Au cœur de la saison estivale, une nouvelle vague de contaminations au Covid-19 – mais surtout à ses variants plus contagieux – menace la quasi-totalité de la planète. L’Irak a notamment enregistré, ces dernières vingt-quatre heures, son plus haut chiffre de nouvelles contaminations jamais enregistré depuis le début de la pandémie en mars 2020, selon les données du ministère de la santé.

Au Sénégal également, la situation se dégrade rapidement et les hôpitaux de la capitale, Dakar, sont « proches de la saturation, avec quasiment 99 % de taux d’occupation », a expliqué le directeur national des établissements publics de santé, Ousmane Dia. Le personnel médical est « très fatigué et en burn-out » et les laboratoires de dépistage sont également « débordés à cause de la forte demande », tant pour les « cas suspects que pour les voyageurs », a également confié le ministère de la santé.

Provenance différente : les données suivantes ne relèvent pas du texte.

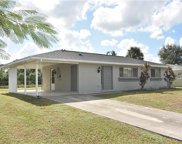 444 Valley DR, Lehigh Acres image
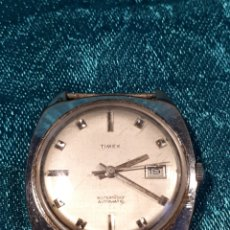 Relojes automáticos: RELOJ AUTOMATICO TIMEX. FUNCIONANDO.. Lote 111592716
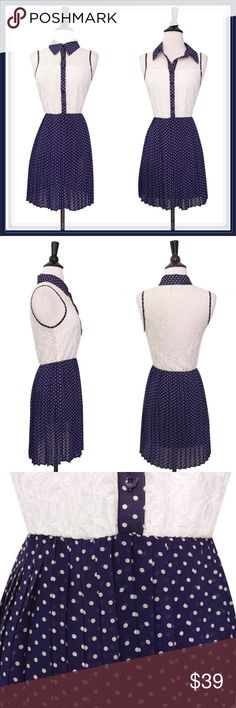 ModCloth Pleated Dress ➖BRAND: ModCloth ➖SIZE: Small ➖STYLE: Blue and white dress with a pleated skirt. The button up style top can be buttoned all the way up or just partially. ModCloth Dresses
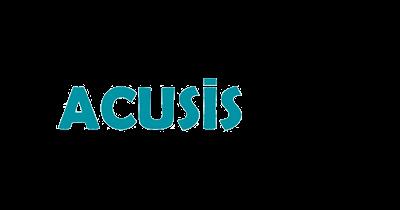 Acusis İşitme Cihazları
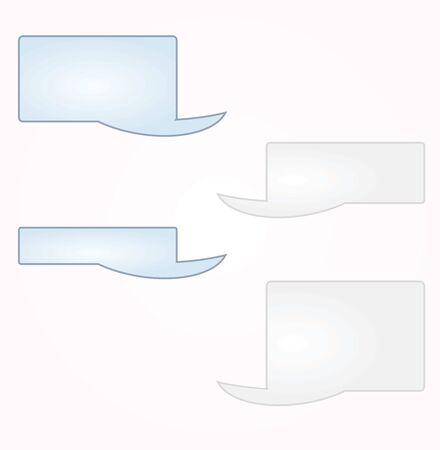 Blank messaging text boxes. vector Ilustração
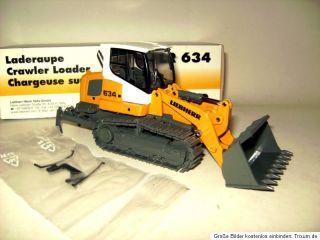 Liebherr LR 634 Laderaupe mit Aufreißer Conrad Modell scale 150 Art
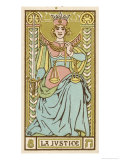 Tarot: 8 La Justice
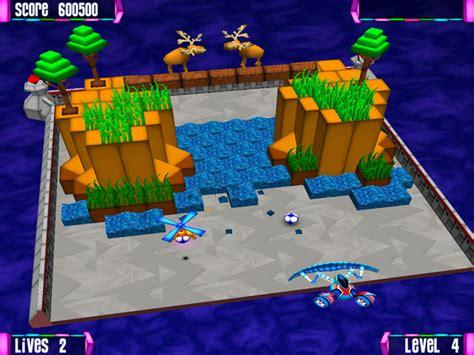 Magic Ball 2 Game. Free Download Magic Ball 2 Game. Play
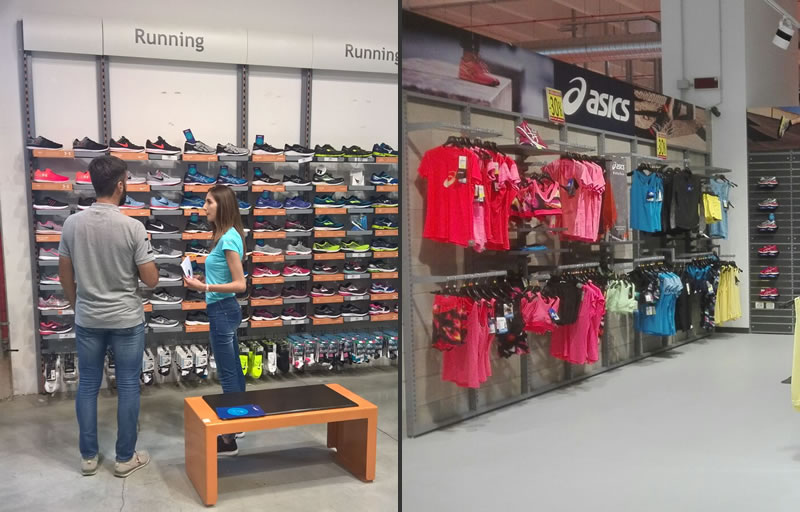 nuove vecchie frontiere del retail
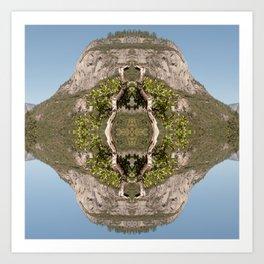 Yosemite Valley I Art Print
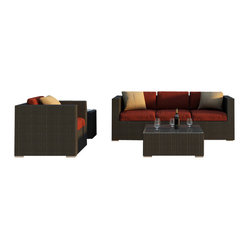 Harmonia Living - Urbana 3 Piece Modern Wicker Sofa Set, Henna Cushions - Turn your patio or deck into an outdoor entertainment center with this sofa, chair and table set. Each piece is made of high-density, polyethylene wicker that weathers the elements beautifully, so you can keep the party goi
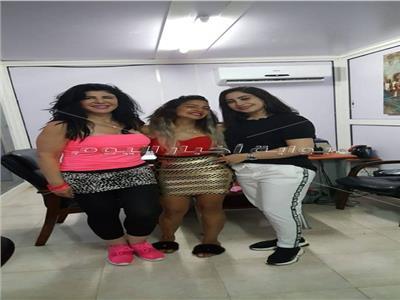 صور| للسيدات فقط..بوسي تشعل حفل العيد في «لافام مارينا»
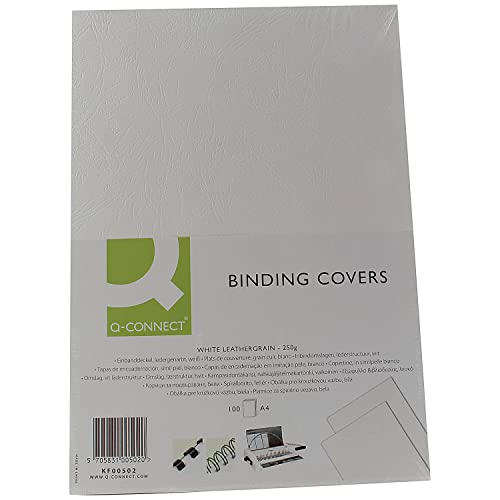 Q-Connect KF00502 A4 Leathergrain Binding Comb Cover - White (Pack of 100) from Q-Connect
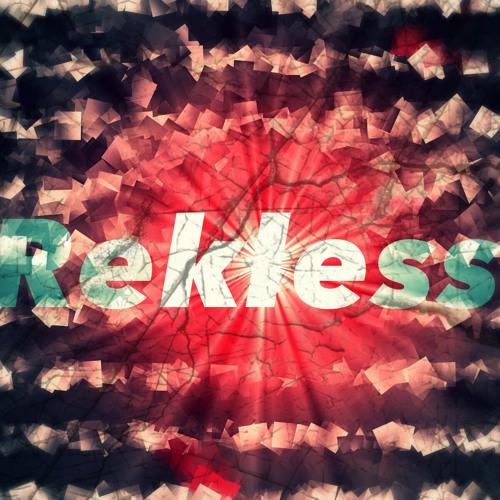 Rekless(official)'s avatar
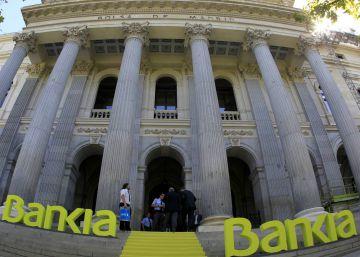 La Fiscalía no acusará al Banco de España y la CNMV en el 'caso Bankia'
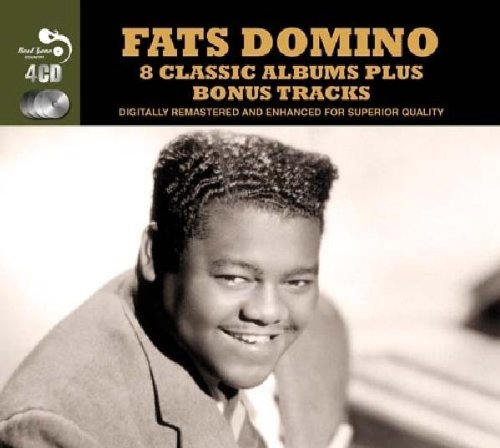 Fats Domino - 8 Classic Albums - Fats Domino - Zortam Music
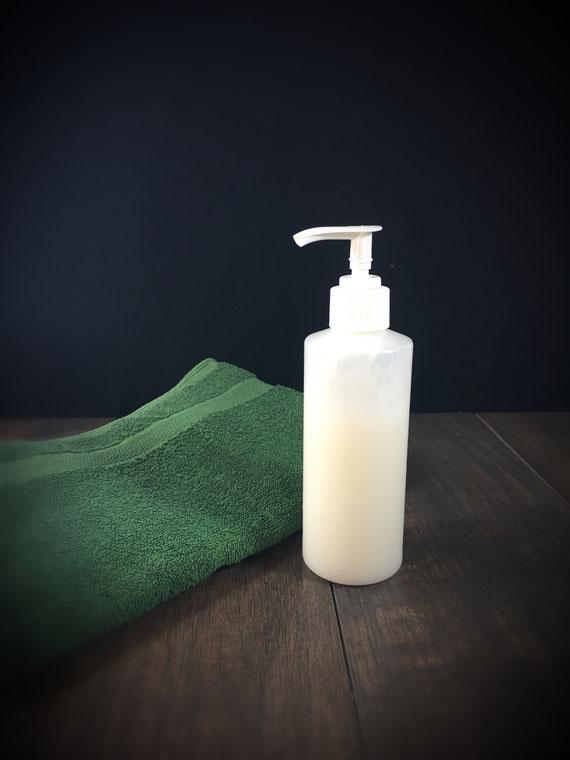Gesichts Waschlotion selbst gemacht im Thermomix vegan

A travers le monde, la pandémie a fait plus de 4,16 millions de morts depuis la fin décembre 2019, sur plus de 194 millions de contaminations confirmées, selon un bilan établi par l’Agence France-Presse (AFP), lundi 26 juillet. L’Organisation mondiale de la santé (OMS) estime que le bilan de la pandémie pourrait être deux à trois fois plus élevé que celui qui est officiellement établi.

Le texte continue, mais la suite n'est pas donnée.